>>>>>
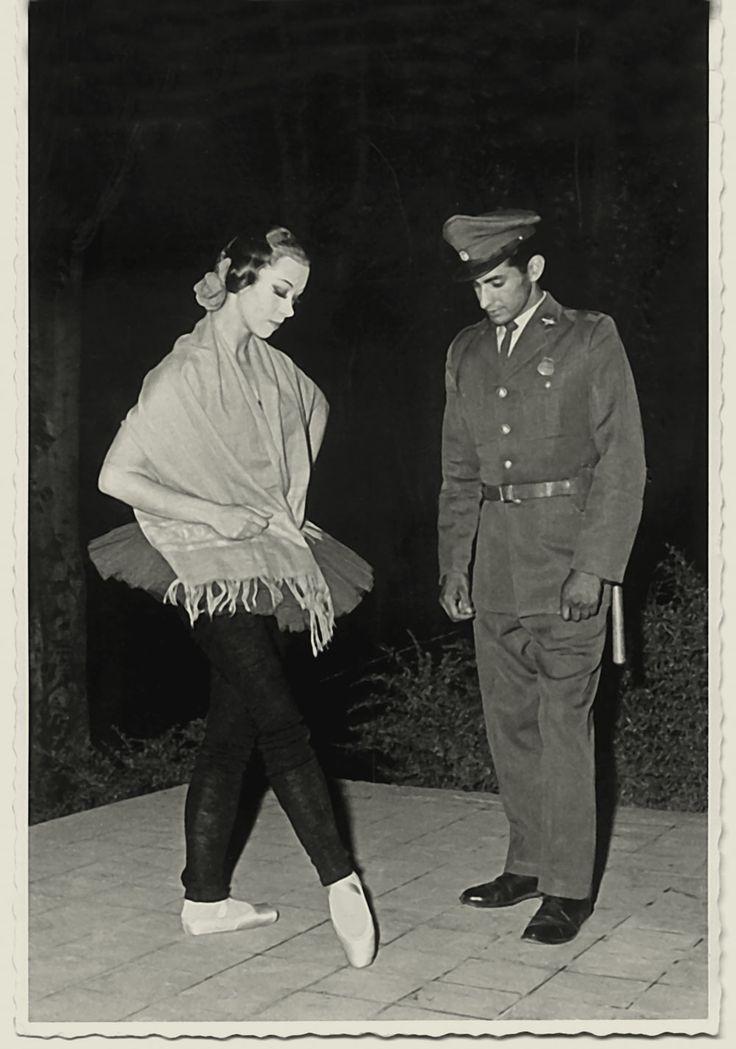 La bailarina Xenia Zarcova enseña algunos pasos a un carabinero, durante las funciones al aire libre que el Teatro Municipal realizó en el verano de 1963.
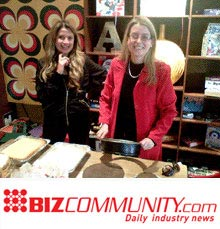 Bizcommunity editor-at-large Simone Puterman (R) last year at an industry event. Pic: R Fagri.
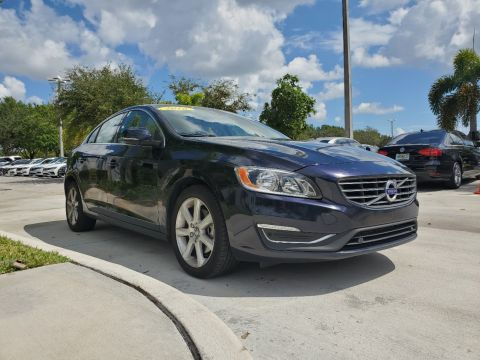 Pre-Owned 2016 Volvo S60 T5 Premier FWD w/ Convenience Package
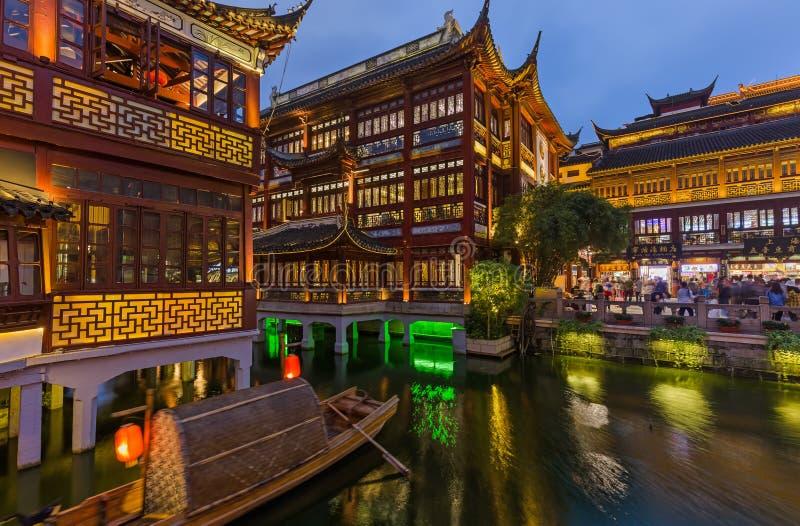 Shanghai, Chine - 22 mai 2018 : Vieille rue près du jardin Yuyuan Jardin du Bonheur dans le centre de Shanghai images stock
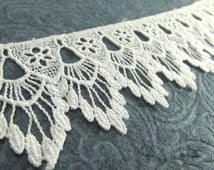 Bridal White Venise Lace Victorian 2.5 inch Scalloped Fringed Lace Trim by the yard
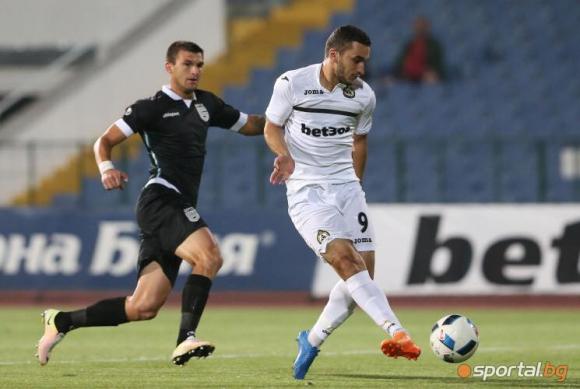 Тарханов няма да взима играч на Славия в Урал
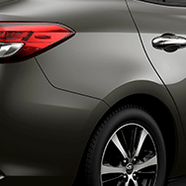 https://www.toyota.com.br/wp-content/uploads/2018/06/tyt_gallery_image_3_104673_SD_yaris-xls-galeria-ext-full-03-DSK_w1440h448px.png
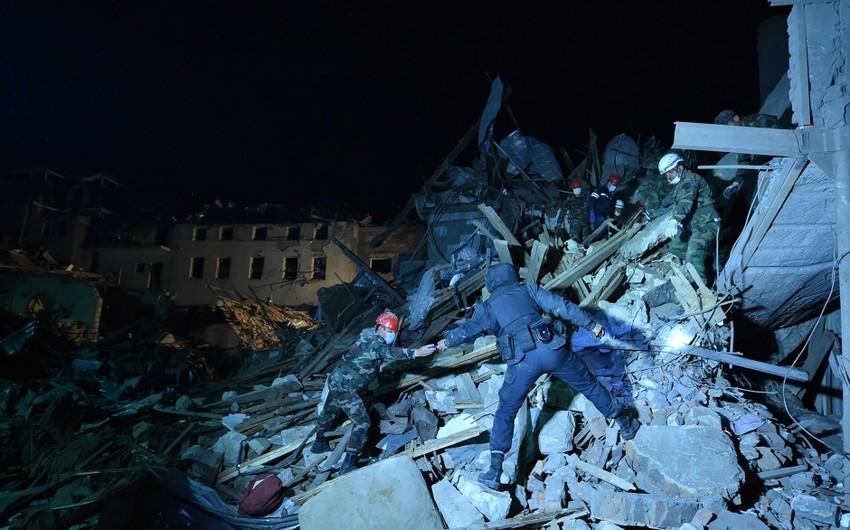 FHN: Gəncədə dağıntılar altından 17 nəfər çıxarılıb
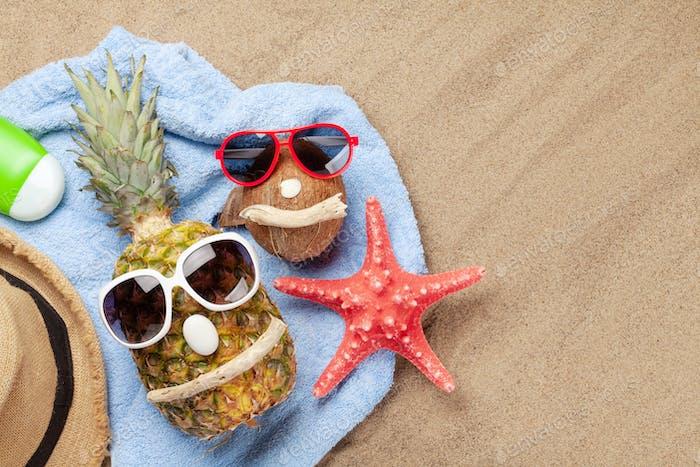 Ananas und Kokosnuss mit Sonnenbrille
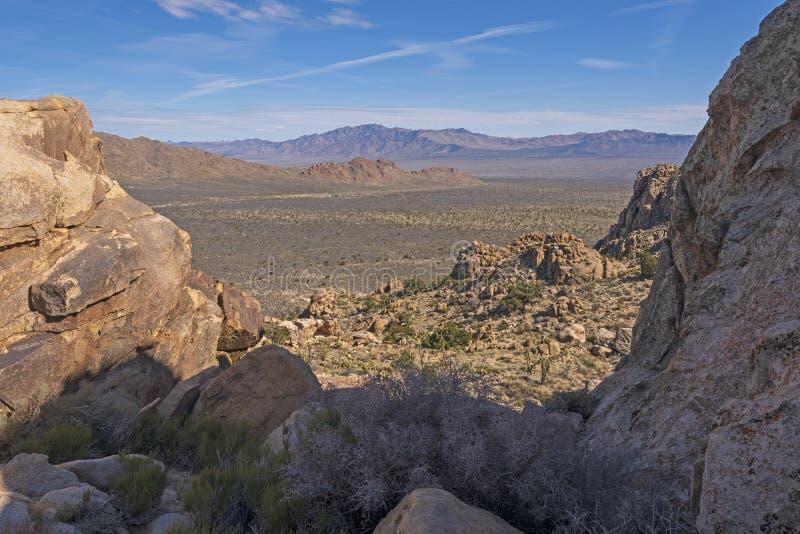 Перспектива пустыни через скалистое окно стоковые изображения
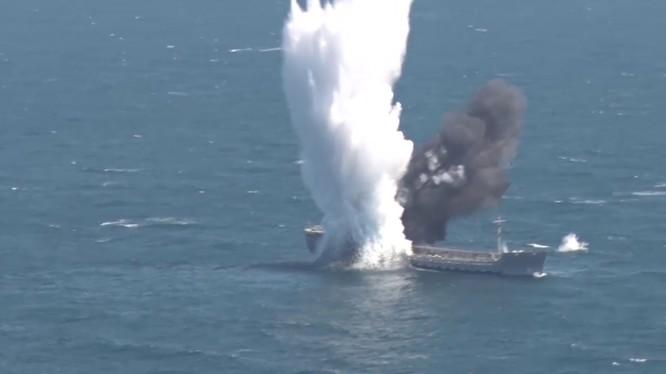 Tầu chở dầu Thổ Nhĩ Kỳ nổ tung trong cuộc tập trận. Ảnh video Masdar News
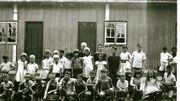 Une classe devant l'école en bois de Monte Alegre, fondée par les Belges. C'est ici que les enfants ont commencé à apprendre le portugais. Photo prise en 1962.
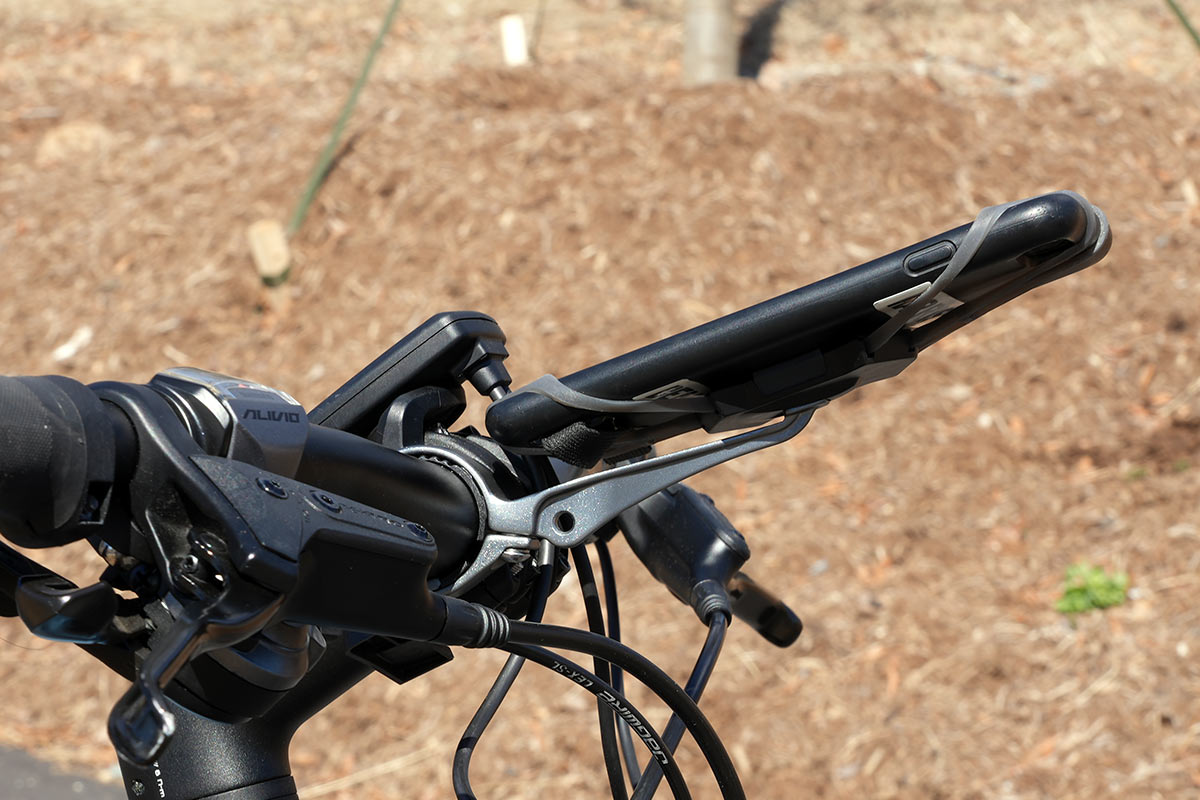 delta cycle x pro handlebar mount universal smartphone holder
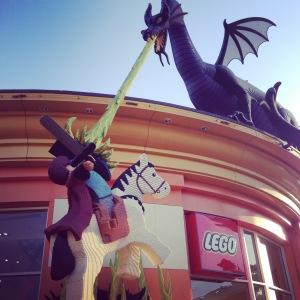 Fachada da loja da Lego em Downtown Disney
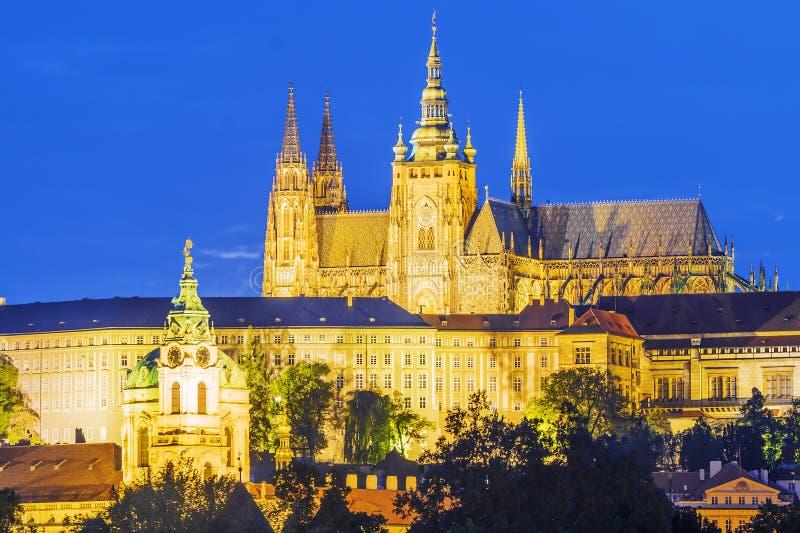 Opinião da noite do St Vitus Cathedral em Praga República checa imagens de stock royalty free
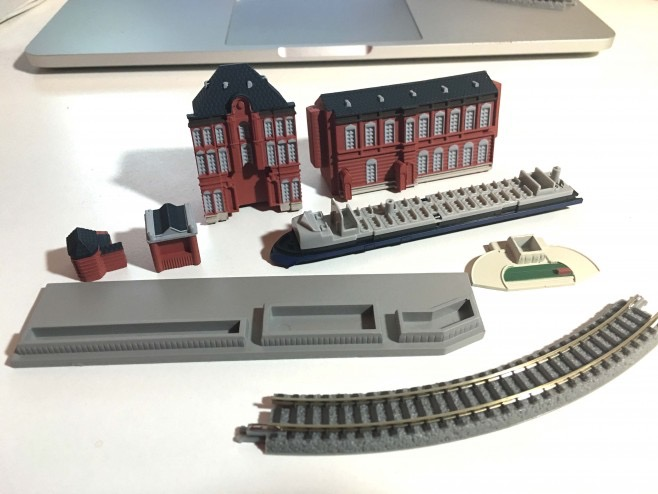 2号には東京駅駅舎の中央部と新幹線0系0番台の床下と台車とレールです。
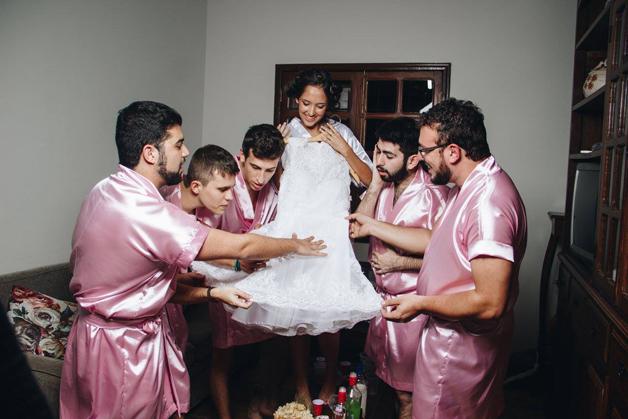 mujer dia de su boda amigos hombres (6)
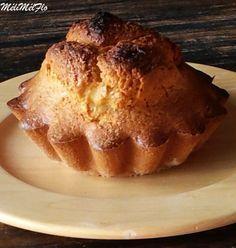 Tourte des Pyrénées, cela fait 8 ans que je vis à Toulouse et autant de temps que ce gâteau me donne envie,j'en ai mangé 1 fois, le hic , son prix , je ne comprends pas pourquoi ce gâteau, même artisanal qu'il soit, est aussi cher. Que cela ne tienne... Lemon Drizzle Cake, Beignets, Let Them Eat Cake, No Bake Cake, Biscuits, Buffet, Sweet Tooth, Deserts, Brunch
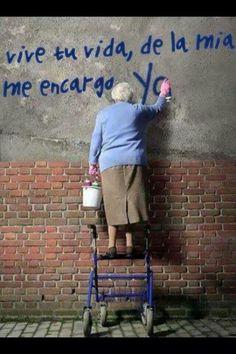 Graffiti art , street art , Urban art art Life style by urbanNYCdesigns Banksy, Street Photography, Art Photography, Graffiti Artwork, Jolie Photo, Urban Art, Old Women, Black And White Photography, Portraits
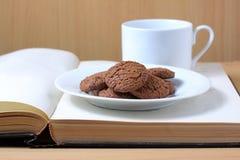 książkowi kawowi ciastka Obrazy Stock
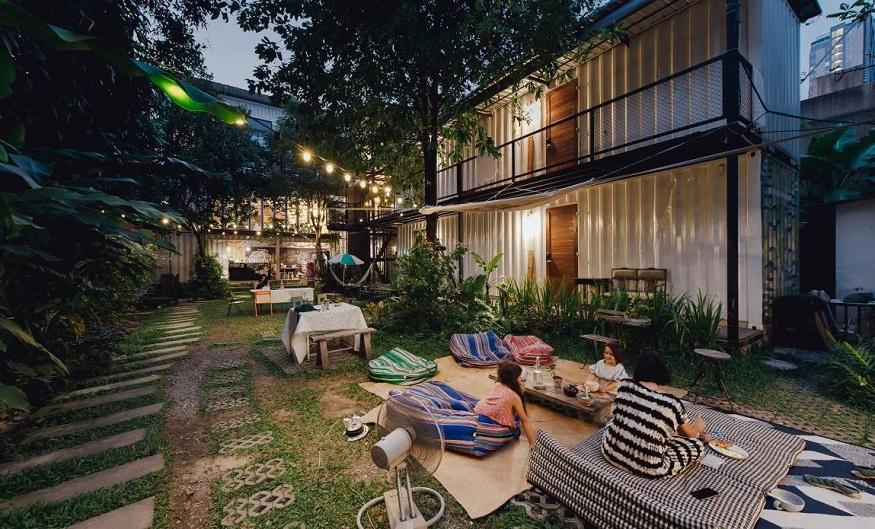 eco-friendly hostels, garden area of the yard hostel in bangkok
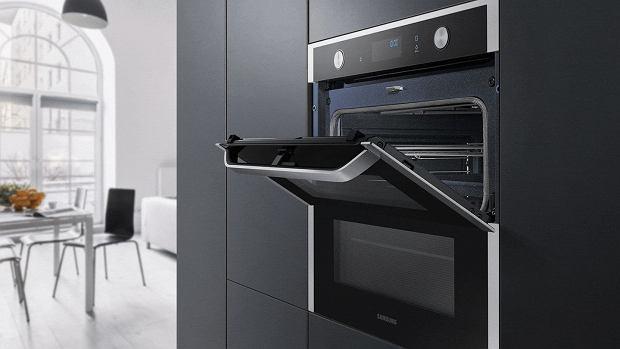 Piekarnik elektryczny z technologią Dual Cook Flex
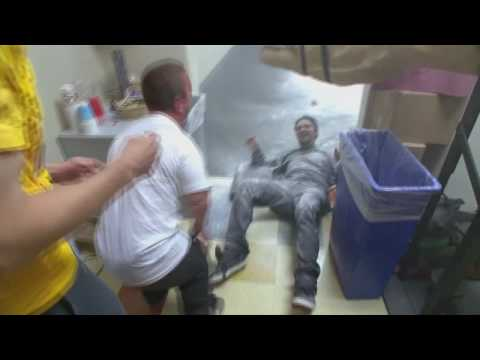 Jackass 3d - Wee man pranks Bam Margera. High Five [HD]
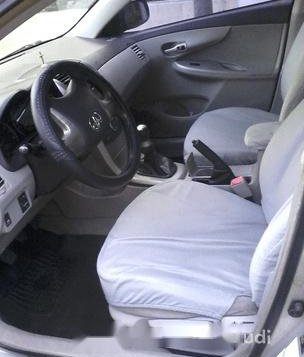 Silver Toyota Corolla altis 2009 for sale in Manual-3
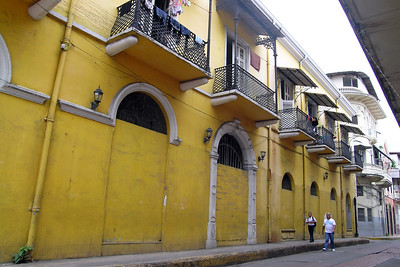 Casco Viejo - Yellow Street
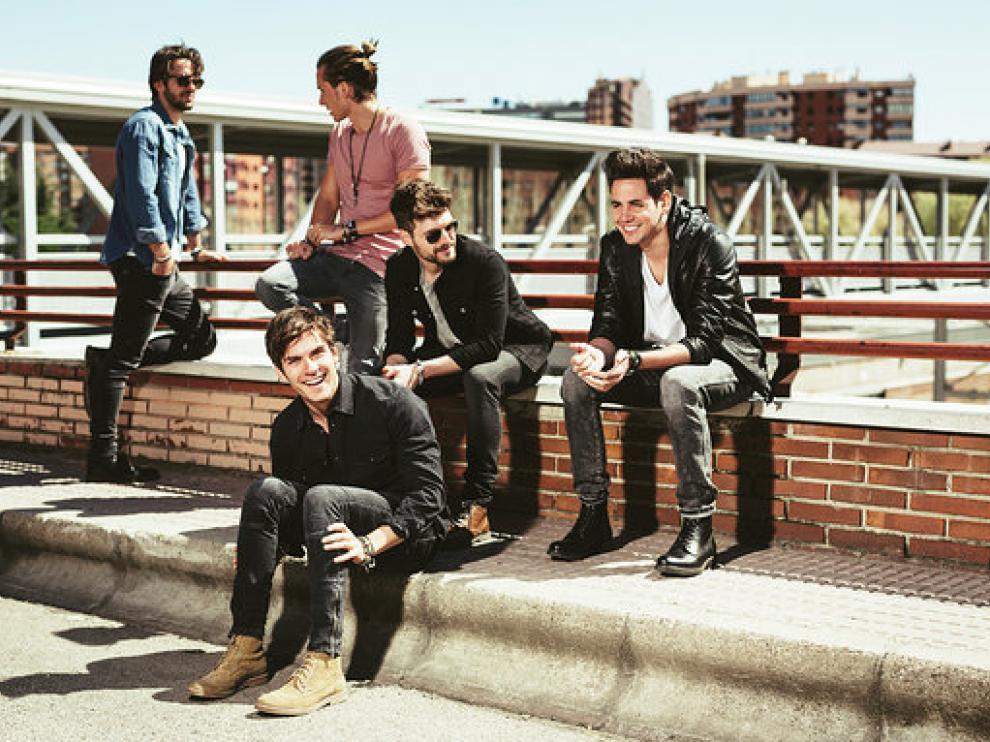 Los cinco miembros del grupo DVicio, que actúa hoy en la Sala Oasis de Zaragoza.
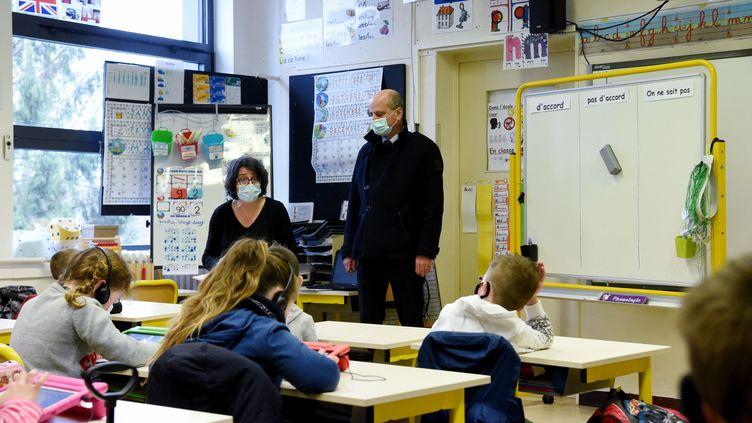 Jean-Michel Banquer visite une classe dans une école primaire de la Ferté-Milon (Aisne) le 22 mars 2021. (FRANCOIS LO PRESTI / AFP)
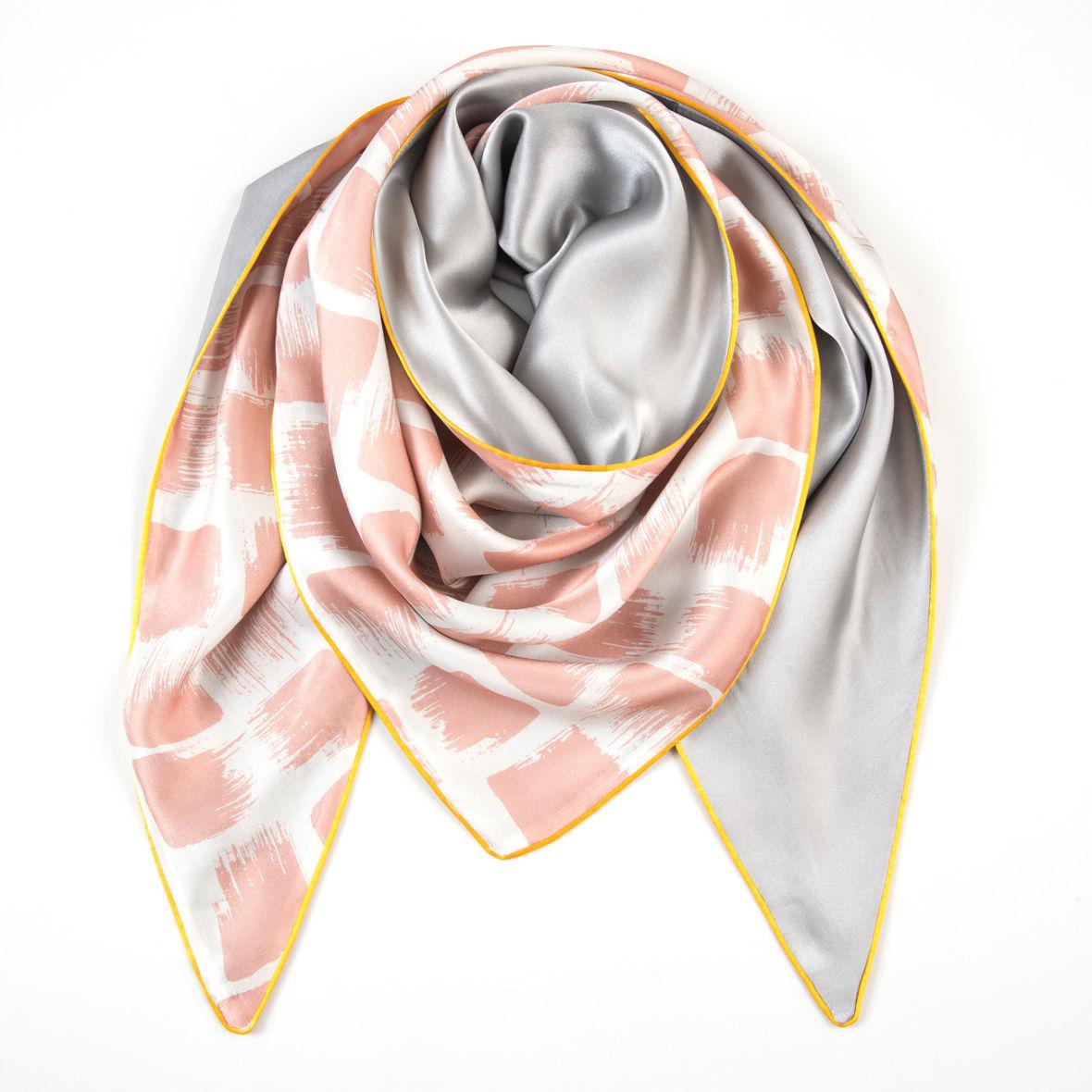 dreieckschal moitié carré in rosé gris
<<<<<
[WHAT TO DO]
Everything from the line with "Casco Viejo - Yellow Street" through the end of the listing above, both ends included, should be set down exactly; copy nothing else, and skip the pictures.

[TASK ANSWER]
 Casco Viejo - Yellow Street
 Los cinco miembros del grupo DVicio, que actúa hoy en la Sala Oasis de Zaragoza.
 Jean-Michel Banquer visite une classe dans une école primaire de la Ferté-Milon (Aisne) le 22 mars 2021. (FRANCOIS LO PRESTI / AFP)
 dreieckschal moitié carré in rosé gris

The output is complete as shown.